Monday, December 21, 2020

“I’m old enough to be your grandfather”

—“I had a dream about you the other morning,” I’d say to my pretty college-age friend at the kennel where I used to daycare Killian.
“Don’t worry,” I’d say; “it was clean.”
“We were walking hand-in-hand up a bombed out city street picking our way through a dusty detritus of crumbled bricks.
I was the token male, protecting you from the thugs and rapists that people city streets.”
Although at age-76, I doubt I’d be much protection.
“I can take care of myself,” she’d say. And she probably could. She’s the daughter of a business owner, and has moxie and self-confidence. Her father refuses to hand the business over to her: “too opinionated,” he says.
How I became friends with her I don’t know, although I’d like to think my never hitting on her mattered.
I also almost immediately gave her my speech, the same speech I gave to almost every pretty young girl at that kennel.
She was wary at first, but “listen to him!” said one of the kennel co-owners, age 48, also cute. “This is extremely important. We don’t want you to make a mistake!”
“Yer gonna get married someday,” I told her. “Whatever ya do, marry someone who can make ya laugh! Do that and yer in it for the long-haul. Frustration, jealousy, exasperation; they’re all gonna happen. But if he can make ya laugh, you’ll get over ‘em!”
“‘No pretty girl will smile at you!’ I was told long ago, and here you are smiling at me.”

-- SET OF TASKS --
1. From the blog post above, reproduce the passage that begins at the words "Although at age-76, I" and stops after the words "on her mattered.".
2. In the blog post, what reason does the young woman's father give for refusing to hand the business over to her?

-- GIVEN MATERIAL --

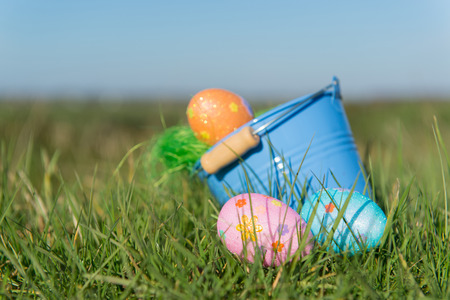 Bucket with chocolate easter eggs outdoor in the garden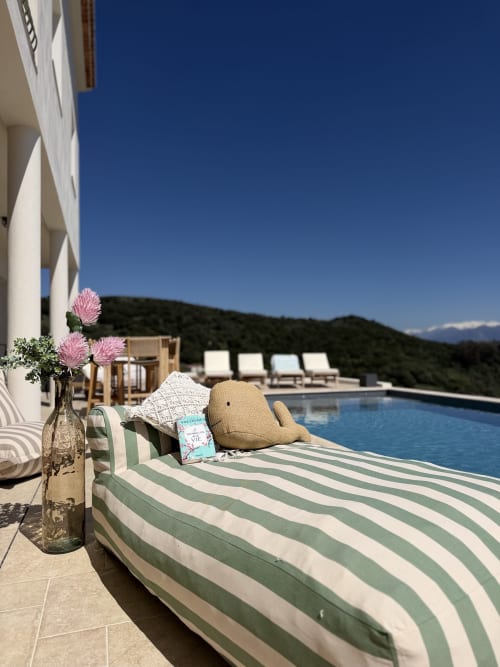 Chaise longue de luxe avec coussin à rayures vertes, fleurs roses et vue sur les montagnes au Petit Coin de Paradis à Alata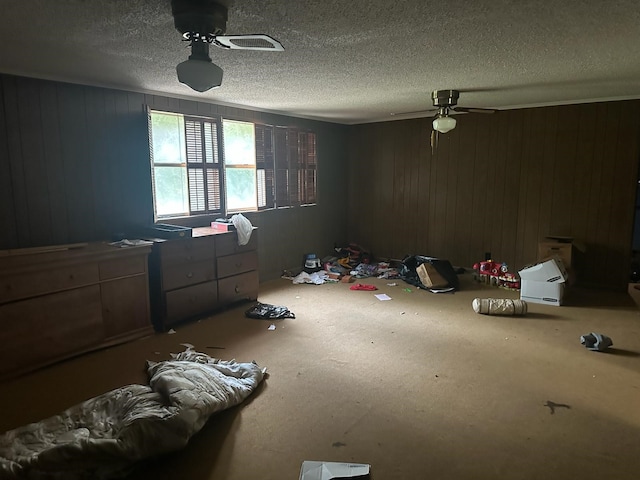 3182 E US Highway 84, Palestine, TX 75801 - unfurnished bedroom featuring a textured ceiling, ceiling fan, and wood walls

-- ANSWERS TO THE EXERCISE --
1.
Although at age-76, I doubt I’d be much protection.
“I can take care of myself,” she’d say. And she probably could. She’s the daughter of a business owner, and has moxie and self-confidence. Her father refuses to hand the business over to her: “too opinionated,” he says.
How I became friends with her I don’t know, although I’d like to think my never hitting on her mattered.

2. He says she is "too opinionated."